New Zealand rugby league footballer

Francis Manuleleua (born 24 May 2004) is a New Zealand professional rugby league footballer who plays as a forward for the Newcastle Knights in the National Rugby League.

==Background==
Born in Auckland, New Zealand, Manuleleua is of Samoan descent. His elder brother Sam Manuleleua played for the Parramatta Eels and the South Sydney Rabbitohs at under-20s level as well as the Junior Kiwis at representative level.

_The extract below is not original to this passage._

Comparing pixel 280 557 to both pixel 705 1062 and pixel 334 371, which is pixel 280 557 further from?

He played his junior rugby league for the Papatoetoe Panthers, before being signed by the Penrith Panthers.

==Playing career==
===Early years===
Manuleleua came through the Penrith Panthers pathways squads, playing with their S. G. Ball Cup team in 2023 and Jersey Flegg Cup team in 2024. In September 2024, he signed a 3-year contract with the Newcastle Knights starting in 2025.

===2026===
In round 3 of the 2026 NRL season, Manuleleua made his NRL debut for the Knights against the New Zealand Warriors. On 5 August 2026, the Knights announced Manuleleua had re-signed with the club for a further two years.